* begin Data to process *

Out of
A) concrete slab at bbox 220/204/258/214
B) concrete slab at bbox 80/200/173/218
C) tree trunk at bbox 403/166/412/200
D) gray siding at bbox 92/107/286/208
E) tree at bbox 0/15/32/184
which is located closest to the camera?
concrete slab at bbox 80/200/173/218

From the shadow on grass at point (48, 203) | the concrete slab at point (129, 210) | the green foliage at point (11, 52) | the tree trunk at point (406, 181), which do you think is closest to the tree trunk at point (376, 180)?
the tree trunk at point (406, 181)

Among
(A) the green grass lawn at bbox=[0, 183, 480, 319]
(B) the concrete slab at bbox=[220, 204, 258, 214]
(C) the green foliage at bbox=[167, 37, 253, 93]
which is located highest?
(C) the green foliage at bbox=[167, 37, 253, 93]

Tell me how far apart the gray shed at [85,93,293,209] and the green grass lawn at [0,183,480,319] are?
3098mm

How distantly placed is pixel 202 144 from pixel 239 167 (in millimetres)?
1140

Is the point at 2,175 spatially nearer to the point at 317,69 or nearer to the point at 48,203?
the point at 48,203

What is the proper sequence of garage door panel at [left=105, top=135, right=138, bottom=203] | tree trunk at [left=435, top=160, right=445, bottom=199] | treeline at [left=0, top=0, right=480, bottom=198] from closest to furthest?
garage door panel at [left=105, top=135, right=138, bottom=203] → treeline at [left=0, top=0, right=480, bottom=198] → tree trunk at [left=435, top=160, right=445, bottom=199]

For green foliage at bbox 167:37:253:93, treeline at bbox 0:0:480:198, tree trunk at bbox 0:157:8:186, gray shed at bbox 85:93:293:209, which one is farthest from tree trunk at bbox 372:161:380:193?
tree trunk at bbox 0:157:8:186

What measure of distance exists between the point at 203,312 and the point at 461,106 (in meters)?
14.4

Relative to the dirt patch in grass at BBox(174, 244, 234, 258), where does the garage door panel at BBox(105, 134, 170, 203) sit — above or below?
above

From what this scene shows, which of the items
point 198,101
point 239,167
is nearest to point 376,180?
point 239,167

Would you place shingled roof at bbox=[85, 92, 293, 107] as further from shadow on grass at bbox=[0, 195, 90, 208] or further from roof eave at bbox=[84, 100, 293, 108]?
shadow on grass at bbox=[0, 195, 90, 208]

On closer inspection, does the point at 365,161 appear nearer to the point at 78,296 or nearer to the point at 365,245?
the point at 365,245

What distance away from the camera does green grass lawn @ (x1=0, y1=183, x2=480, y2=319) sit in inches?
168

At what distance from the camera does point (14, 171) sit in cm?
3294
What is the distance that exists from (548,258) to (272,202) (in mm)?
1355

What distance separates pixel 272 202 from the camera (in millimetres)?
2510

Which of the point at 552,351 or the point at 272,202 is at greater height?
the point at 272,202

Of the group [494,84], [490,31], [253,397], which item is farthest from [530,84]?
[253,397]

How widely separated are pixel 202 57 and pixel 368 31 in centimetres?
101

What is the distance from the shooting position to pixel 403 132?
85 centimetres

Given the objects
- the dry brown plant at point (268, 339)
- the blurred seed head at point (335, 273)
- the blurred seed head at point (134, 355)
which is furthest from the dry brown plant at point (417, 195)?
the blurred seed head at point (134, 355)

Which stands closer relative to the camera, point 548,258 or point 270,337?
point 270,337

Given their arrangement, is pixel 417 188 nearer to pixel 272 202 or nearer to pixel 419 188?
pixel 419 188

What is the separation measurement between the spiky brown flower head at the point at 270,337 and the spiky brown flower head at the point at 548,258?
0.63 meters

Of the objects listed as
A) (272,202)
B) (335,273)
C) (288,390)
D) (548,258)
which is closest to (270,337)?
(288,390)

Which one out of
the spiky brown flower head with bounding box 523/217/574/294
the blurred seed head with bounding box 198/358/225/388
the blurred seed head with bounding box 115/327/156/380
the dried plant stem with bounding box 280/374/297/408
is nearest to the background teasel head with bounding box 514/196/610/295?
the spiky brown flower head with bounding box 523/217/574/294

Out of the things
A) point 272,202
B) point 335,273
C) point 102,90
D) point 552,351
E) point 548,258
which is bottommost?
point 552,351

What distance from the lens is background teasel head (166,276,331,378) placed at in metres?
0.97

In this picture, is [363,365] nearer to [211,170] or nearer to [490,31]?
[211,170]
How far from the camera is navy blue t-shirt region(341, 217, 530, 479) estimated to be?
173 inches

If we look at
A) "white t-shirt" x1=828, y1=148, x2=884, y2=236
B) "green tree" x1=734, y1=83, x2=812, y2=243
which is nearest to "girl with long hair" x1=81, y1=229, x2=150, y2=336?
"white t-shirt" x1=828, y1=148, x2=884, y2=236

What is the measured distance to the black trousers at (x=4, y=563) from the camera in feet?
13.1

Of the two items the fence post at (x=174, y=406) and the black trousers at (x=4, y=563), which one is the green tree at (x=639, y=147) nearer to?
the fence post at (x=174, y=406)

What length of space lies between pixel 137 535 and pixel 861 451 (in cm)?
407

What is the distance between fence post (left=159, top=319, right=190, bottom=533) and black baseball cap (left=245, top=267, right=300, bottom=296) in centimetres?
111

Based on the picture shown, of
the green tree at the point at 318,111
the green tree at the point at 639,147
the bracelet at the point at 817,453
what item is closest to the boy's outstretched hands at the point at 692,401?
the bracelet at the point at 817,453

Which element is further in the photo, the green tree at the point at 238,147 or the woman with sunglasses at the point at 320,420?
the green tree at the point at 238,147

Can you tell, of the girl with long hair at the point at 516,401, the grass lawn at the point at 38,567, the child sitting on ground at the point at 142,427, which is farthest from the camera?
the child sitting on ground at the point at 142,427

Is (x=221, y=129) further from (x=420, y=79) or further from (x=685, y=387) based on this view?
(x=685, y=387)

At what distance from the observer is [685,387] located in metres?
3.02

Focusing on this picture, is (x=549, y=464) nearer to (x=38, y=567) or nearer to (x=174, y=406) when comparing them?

* end Data to process *

• _What this task involves_
Reproduce verbatim the material from the line containing "Can you tell, of" through the last line of the material, both included.

• _Full solution_
Can you tell, of the girl with long hair at the point at 516,401, the grass lawn at the point at 38,567, the child sitting on ground at the point at 142,427, which is farthest from the camera?
the child sitting on ground at the point at 142,427

Is (x=221, y=129) further from (x=420, y=79) or further from (x=685, y=387) based on this view?
(x=685, y=387)

At what distance from the observer is [685,387] located in metres?
3.02

Focusing on this picture, is (x=549, y=464) nearer to (x=38, y=567) or nearer to (x=174, y=406) when comparing them?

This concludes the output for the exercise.